(Stored items)

========

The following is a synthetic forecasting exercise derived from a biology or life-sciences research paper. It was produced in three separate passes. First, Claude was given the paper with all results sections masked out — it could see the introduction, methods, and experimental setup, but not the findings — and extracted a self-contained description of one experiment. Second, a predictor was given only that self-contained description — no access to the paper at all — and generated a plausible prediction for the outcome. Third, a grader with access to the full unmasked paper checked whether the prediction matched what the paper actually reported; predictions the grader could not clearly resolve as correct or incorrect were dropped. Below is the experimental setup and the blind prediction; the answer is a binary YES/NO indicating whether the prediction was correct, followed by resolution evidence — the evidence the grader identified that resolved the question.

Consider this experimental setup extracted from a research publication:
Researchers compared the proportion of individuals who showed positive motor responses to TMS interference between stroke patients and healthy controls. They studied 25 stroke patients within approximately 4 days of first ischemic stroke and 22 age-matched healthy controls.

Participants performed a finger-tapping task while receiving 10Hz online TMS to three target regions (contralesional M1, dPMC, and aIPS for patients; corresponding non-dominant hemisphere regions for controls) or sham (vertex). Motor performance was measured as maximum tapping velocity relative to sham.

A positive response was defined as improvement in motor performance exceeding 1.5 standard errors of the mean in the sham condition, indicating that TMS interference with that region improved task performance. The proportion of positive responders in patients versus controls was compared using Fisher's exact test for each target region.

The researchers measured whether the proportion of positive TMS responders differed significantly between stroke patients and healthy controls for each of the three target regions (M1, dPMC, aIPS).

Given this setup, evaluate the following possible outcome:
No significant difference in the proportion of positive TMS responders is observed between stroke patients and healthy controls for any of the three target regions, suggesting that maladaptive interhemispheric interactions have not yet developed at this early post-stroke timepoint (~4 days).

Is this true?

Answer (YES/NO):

========

### Exercise directions
Set down only the lines running from the line with "Researchers compared the" to the end of the entries above, both included, exactly as they stand.

### Exercise result
Researchers compared the proportion of individuals who showed positive motor responses to TMS interference between stroke patients and healthy controls. They studied 25 stroke patients within approximately 4 days of first ischemic stroke and 22 age-matched healthy controls.

Participants performed a finger-tapping task while receiving 10Hz online TMS to three target regions (contralesional M1, dPMC, and aIPS for patients; corresponding non-dominant hemisphere regions for controls) or sham (vertex). Motor performance was measured as maximum tapping velocity relative to sham.

A positive response was defined as improvement in motor performance exceeding 1.5 standard errors of the mean in the sham condition, indicating that TMS interference with that region improved task performance. The proportion of positive responders in patients versus controls was compared using Fisher's exact test for each target region.

The researchers measured whether the proportion of positive TMS responders differed significantly between stroke patients and healthy controls for each of the three target regions (M1, dPMC, aIPS).

Given this setup, evaluate the following possible outcome:
No significant difference in the proportion of positive TMS responders is observed between stroke patients and healthy controls for any of the three target regions, suggesting that maladaptive interhemispheric interactions have not yet developed at this early post-stroke timepoint (~4 days).

Is this true?

Answer (YES/NO):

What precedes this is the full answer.